In the weblog entry interface, for example, there is a “title” field and a “body” field. The first represents the metadata for the entry (I assume author and data is added behind the scenes), and the second the content. What if there was a way to plug in different metadata models? In my case, it’d be for bibliographic metadata. The “body” would then be notes attached to that record.

That, along with a way to authenticate access, would make a nice bibliographic management system.

XML and Bibliographic “Micro-Content”

Posted in General on November 13th, 2003 by darcusb – Comments Off

Earlier I posted an example of how xml markup can be used to encode meaning in bibliographic data. In the example I gave, I used it to attach metadata to a quoted excerpt from a work. This reflects my general interest in greatly enhancing annotation support in bibliographic systems.

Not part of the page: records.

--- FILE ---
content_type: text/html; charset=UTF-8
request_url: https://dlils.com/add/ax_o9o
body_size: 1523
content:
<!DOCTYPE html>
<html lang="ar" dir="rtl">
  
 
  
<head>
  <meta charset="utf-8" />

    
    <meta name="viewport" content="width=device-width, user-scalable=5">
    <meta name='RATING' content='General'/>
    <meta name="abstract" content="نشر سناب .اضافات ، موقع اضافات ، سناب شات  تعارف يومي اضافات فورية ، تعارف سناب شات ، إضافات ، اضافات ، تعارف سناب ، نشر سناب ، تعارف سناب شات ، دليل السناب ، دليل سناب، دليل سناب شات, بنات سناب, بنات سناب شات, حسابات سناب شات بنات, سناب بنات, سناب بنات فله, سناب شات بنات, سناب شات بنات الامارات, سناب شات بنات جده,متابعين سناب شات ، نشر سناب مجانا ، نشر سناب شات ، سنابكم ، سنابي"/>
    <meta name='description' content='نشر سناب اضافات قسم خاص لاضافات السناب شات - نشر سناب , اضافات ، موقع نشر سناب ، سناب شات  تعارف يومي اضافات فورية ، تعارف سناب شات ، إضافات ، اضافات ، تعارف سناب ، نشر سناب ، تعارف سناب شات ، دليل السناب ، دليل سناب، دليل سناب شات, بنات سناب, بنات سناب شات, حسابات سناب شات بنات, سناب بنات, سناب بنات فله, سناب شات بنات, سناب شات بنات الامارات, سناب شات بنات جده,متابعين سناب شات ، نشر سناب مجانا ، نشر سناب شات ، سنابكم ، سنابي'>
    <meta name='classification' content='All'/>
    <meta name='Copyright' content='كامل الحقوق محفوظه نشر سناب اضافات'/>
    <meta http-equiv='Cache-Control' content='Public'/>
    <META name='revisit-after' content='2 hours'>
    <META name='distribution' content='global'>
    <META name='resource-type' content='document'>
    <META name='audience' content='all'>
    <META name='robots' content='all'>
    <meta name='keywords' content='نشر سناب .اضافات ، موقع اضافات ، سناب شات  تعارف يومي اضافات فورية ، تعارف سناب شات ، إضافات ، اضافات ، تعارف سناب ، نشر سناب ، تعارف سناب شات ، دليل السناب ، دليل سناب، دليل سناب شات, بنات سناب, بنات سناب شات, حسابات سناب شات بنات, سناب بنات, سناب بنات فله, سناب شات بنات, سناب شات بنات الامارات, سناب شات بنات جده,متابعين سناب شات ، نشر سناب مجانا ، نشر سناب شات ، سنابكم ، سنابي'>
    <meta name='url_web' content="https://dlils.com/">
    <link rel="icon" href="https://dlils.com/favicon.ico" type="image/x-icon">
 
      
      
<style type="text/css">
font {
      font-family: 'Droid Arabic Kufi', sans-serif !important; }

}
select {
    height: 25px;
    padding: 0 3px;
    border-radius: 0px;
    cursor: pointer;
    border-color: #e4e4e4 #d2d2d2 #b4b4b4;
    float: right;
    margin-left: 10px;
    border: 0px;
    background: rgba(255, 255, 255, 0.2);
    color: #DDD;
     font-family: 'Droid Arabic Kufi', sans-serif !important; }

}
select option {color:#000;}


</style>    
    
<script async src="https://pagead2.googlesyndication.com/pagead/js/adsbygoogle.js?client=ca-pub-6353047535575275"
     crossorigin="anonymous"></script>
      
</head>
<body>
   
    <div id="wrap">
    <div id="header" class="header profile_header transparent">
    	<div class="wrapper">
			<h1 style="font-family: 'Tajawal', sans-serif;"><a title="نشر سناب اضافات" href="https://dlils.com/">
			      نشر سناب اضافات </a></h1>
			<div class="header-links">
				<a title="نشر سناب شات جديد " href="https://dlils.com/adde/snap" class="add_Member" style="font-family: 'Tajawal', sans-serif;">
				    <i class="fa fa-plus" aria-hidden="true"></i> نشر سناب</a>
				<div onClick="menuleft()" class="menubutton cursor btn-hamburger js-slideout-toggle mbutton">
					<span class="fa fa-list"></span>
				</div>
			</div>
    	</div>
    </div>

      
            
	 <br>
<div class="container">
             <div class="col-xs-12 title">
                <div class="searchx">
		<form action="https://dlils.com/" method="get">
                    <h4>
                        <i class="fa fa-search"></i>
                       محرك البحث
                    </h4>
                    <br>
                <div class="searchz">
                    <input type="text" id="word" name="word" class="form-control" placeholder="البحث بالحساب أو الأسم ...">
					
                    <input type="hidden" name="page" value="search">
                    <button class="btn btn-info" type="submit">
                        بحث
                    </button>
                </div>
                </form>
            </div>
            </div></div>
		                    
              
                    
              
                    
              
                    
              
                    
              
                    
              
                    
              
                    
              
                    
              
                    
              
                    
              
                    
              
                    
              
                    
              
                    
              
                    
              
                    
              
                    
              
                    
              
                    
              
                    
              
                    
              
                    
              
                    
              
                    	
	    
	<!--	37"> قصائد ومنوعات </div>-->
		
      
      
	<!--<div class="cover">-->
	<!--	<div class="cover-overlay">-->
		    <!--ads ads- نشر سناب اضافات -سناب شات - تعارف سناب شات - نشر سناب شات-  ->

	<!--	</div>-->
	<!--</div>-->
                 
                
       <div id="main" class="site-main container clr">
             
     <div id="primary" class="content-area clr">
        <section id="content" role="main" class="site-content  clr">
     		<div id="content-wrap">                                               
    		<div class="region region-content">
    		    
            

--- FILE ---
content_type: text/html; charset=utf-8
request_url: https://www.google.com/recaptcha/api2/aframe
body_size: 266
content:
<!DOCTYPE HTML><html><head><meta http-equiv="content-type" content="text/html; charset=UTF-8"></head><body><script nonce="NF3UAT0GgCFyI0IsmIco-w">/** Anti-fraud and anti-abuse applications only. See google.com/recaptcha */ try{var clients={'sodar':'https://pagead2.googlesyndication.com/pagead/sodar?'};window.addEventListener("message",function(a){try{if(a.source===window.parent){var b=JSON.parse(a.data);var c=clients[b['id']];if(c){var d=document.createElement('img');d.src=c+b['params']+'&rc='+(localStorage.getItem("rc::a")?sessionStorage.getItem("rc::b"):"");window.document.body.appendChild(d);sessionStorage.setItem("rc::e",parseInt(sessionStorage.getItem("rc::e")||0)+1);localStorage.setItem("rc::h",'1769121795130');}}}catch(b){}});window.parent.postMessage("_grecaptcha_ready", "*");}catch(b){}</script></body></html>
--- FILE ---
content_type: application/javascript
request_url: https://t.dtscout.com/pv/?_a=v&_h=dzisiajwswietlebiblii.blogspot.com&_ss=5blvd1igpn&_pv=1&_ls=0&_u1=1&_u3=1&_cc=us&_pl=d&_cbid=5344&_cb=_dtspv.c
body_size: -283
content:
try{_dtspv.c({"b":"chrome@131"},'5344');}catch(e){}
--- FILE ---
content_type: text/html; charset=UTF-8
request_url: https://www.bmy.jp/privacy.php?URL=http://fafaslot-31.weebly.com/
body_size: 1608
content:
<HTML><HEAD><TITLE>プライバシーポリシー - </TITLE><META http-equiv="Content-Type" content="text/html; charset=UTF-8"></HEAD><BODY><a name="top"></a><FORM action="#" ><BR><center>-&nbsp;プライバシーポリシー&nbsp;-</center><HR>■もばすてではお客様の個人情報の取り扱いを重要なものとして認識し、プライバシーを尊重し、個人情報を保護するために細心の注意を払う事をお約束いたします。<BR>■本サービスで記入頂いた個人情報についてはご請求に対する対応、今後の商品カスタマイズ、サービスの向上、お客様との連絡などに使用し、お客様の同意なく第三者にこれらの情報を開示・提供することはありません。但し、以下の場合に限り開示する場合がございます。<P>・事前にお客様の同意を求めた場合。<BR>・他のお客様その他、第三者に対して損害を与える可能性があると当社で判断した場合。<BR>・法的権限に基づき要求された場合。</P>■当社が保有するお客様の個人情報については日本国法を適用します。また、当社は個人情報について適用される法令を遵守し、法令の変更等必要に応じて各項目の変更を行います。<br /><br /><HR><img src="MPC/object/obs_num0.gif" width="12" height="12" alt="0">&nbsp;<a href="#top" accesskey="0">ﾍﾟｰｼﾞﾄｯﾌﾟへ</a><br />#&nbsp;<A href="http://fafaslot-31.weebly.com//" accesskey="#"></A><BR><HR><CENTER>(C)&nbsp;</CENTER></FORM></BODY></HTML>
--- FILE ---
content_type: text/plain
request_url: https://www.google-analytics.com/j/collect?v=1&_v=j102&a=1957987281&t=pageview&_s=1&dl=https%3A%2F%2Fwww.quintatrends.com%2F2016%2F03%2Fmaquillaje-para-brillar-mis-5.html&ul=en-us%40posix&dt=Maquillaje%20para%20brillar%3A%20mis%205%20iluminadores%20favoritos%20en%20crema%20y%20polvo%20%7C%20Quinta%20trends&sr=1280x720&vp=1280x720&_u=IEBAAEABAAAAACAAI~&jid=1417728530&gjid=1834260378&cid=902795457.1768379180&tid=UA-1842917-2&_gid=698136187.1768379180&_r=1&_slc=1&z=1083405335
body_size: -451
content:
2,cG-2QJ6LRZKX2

How to apply to this to the world of GUIs? The new weblog system Syncato provides a hint, and Jon Udell gives an illustration of how one can use url-based xpath expressions to extract microcontent.

So what if instead of using such a system for posting on and querying a weblog, one used it to query and view bibliographic entries, complete with metadata enriched annotations? And what if the returned results themselves had hot-linked queries attached to particular information?

Say we have my earlier example, slightly modified to add additional markup:

<para>A <emphasis>paragraph</emphasis> with a <quote name="John Doe" name-id="doej" keywords="one two three">quote that includes <emphasis source="original">emphasis</emphasis></quote>.</para>
I have a simple search field in which I search for a keyword of “one,” which returns a record that includes the following:


A paragraph, with a quote that includes emphasis [source: John Doe; emphasis in original].

The link on the source name above is non-functional, but you could imagine it contained an expression that allowed the user to click on the link and get all results for “John Doe,” which in this case might just be a note attached to a name record.

Now imagine extending this to author names, to keywords, etc., etc.